"If people could think for themselves, we would see greater evidence of it."
Empowering Independent Creative Thinkers & Doers
I was asked the other day, "where did the craze to teach computer science to young kids come from?"
My response, "Parents."
I was then asked, "why all of a sudden? why in 2014-2016 did it become so critical for kids to learn to code and be makers?"
My response, "Parents."
The parents of today, along with the boost provided by today's Grandparents, are changing the name of the game in education. Learning to code represents a paradigm shift in our communities and schools. There is a social storm taking shape around us; in our homes, networked from one to the next, parents are enabling a great disturbance in the force of public education.
Where does it lead? What is its pedagogy? Who is in charge?
Self-leadership is a tremendous asset and skill for anyone to possess and demonstrate. When combined with creative computational logic, what is possible? Possibility testing should be part of the mandate of public education in a Society that espouses something called the "American Dream".
Sadly, for most young people attending public schools today, standardized expectations dominate the experience. Computational thinking and entrepreneurial thinking have been all but omitted from the public education system for as long as we can remember... and no one can explain why.
So, why?
To change a system that will not change itself requires leaders. These leaders do not all inherently exist within the system requiring change, and so a process of relationship building takes place between leaders of different effects. Real change requires people. People are the most important part of the process, and the methods of advancing change start by empowering Individuals.
That is where the process gets tricky; empowering Individuals.
Charity and entrepreneurship both begin with volunteer social behaviors. Social creativity and personal creativity must choose proprietary, open and personal paths to deliver the intent of that activity. Assuming the goal is success, defined in relation to time and output, one must make decisions that provide the best opportunity for success.

# [Records]
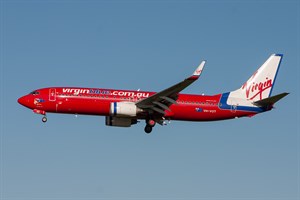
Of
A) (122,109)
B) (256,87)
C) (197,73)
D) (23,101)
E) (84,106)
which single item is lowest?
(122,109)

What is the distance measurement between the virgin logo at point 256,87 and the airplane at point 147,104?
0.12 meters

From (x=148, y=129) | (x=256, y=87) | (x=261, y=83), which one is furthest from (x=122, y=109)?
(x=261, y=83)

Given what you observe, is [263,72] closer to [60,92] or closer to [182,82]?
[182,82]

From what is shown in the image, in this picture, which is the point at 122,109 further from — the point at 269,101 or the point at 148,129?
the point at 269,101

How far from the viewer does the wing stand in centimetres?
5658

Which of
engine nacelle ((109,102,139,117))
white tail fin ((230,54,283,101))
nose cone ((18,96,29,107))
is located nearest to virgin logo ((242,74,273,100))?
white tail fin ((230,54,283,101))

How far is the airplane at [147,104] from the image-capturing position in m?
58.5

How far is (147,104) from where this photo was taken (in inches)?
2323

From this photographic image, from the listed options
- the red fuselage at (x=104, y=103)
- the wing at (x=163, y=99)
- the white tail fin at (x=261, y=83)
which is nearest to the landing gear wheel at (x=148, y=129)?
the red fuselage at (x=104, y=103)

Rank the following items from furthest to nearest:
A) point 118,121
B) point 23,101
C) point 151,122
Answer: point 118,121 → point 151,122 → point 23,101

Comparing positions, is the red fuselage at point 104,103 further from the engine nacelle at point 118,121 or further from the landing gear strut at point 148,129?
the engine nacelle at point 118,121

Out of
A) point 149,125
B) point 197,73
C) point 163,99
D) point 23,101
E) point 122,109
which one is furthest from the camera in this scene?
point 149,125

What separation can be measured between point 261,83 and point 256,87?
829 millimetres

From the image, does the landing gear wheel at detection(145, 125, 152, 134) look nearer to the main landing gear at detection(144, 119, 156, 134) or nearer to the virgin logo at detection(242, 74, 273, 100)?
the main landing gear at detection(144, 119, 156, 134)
---
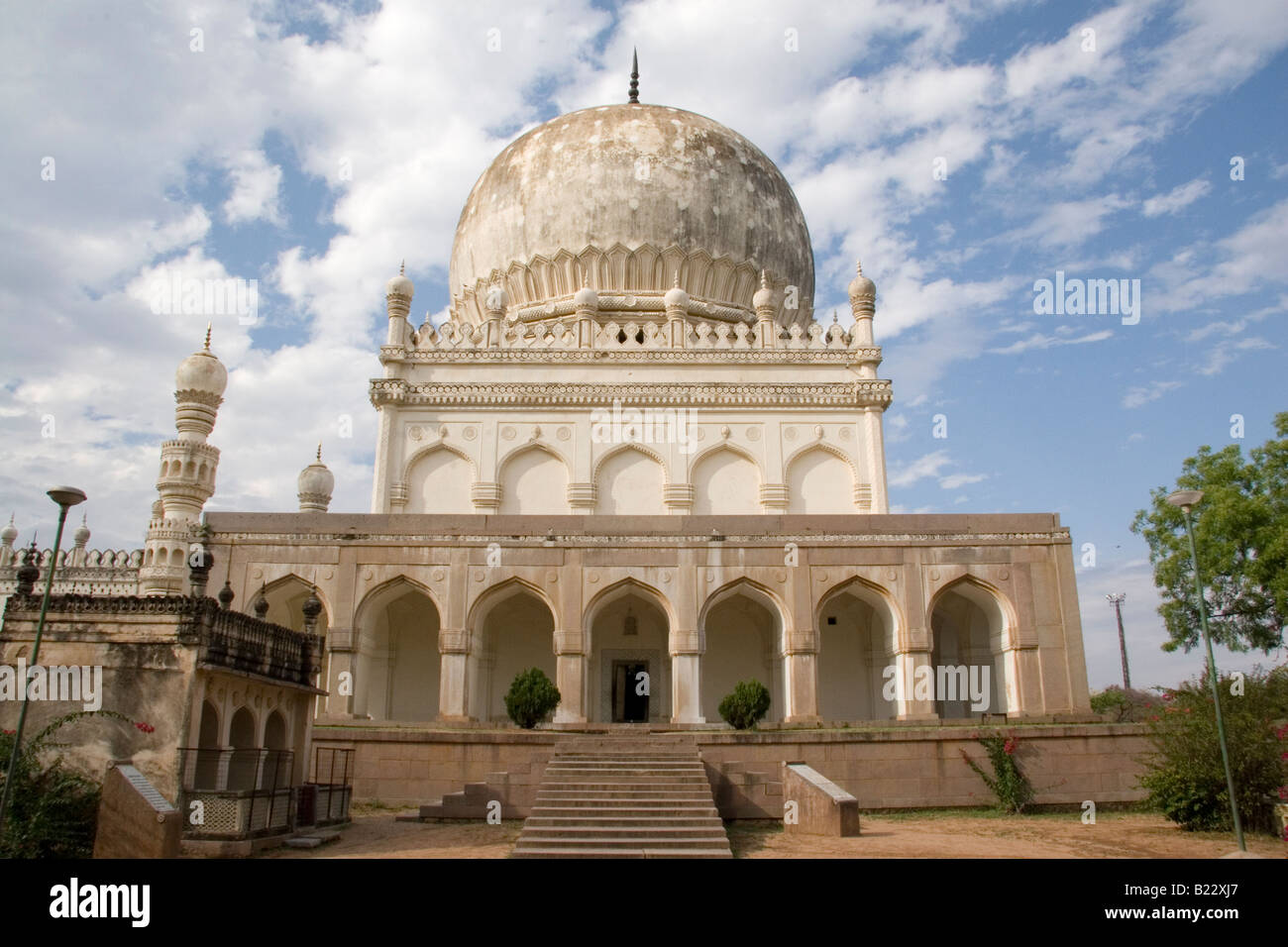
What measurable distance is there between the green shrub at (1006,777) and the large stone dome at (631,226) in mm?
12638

# [Written exercise A]
Retype everything in the essay on teaching kids to code from "To change a" down to "tricky; empowering Individuals.", word for word.
# [Written exercise B]
In the essay on teaching kids to code, what do charity and entrepreneurship both begin with?

# [Exercise response A]
To change a system that will not change itself requires leaders. These leaders do not all inherently exist within the system requiring change, and so a process of relationship building takes place between leaders of different effects. Real change requires people. People are the most important part of the process, and the methods of advancing change start by empowering Individuals.
That is where the process gets tricky; empowering Individuals.

# [Exercise response B]
Volunteer social behaviors.